In my opinion, this is just scratching the surface of the great G Suite features. This is just a blog post, though, and not a dissertation, so I’ll stop here. Plus, I’m a bit worried with the changes that I may be claiming that Office 365 can’t do something that it now CAN do. So I’ll just give you these other great comparisons, more succinctly written, and maybe a little more platform-agnostic than I’ve been:

(Want more? I’ve Googled it for you… See what I did there?)

As promised though, I do have a few reasons to stick with Microsoft tools instead.

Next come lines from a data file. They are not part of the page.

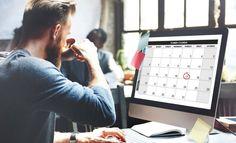 Ser um empreendedor organizado nunca foi tão fácil. Conheça 15 sites que vão te ajudar organizar a sua vida pessoal e profissional.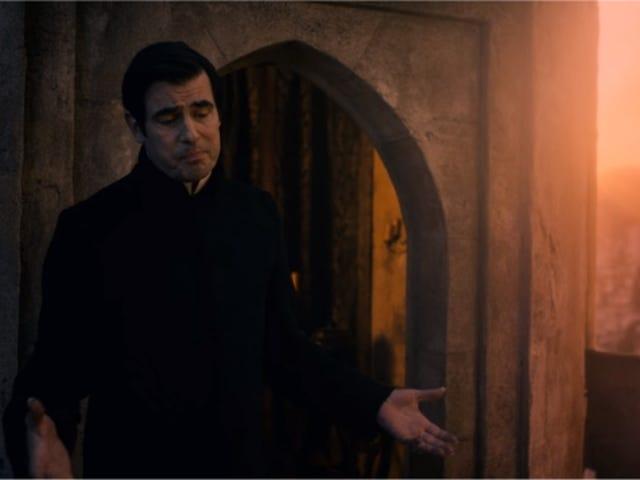 Doktor Dracula Geldi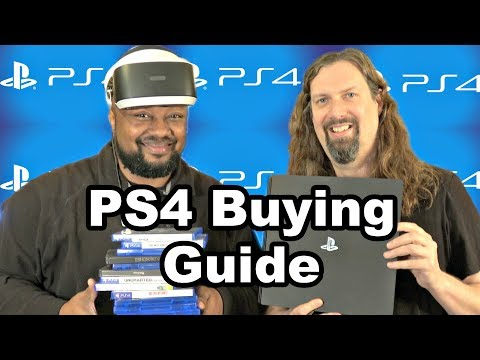 PS4 Buying Guide & 50+ Favorite Games!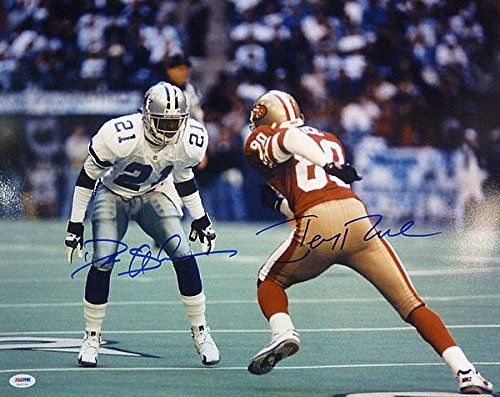 Jerry Rice & Deion Sanders Dual Signed 16 x 20 Photograph – Autographed NFL Photos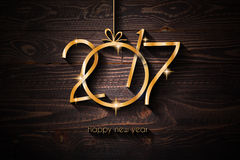 2017 Happy New Year Restaurant Menu Template Background. For Seasonal Dinner Event, Parties Flyer, Lunch Event Invitations, Xmas Cards and so on Royalty Free Illustration
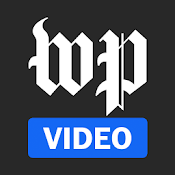 Washington Post Video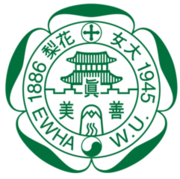 180px-Ehwa badge.png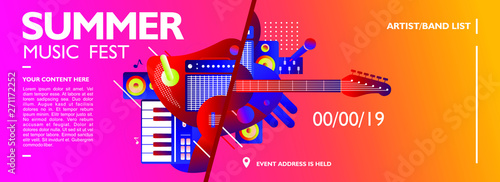 Fotomural Summer music festival banner design template with colorful music instrument shap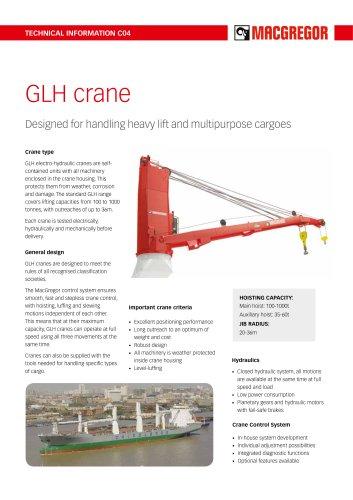 GLH crane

  1. Like I said, and have read, Office 365 has changed a lot in the last few years and I’ve been told that Microsoft has been making great strides with all of its tools. That coupled with the fact that they now have a cloud-based solution (unlike Outlook which is hosted locally) that offers collaboration, it really is a more viable solution. I think Microsoft has seen the Google Doodle on the wall and have made pretty good strides to changing their own platform.
  2. You need to be able to create documents offline.
    • Is anyone ever really offline anymore?? No, really?
    • However, Google docs will keep the changes you’ve made offline and when you’ve come back online will go back to the document and save the updates.
  3. Spreadsheets. Look, I’m an Excel nerd. I can write most of the formulas I need from memory. But most folks can’t. Even I have a version of Excel on my computer. I didn’t buy any of the other Office tools. I think, however, you can’t do that anymore. You have to buy their whole suite, or maybe even get a license to 365 now.
  4. Some folks really shut down when you show them any new technology. Those folks are typically not going to like any new interface, no matter the benefits offered.
  5. Some industries/companies require you use a specific document type not supported by G Suite. One IT guy I talked to said that the lawyers he works with must have everything written up in Wordperfect. This is actually a whole debate apparently...
  6. Changing technology can be a very large undertaking. You may not have the time and energy in your organization to make such a switch.
    • So, ok. But are you at least on Office 365 rather than Outlook?

Honestly, I care most about the whole collaboration thing… it’s the wave of the future. So long as you’ve got the ability to do that, I’m not going to be mad at you. Just please don’t sit on broken workflows rather than learning a new (awesome) thing.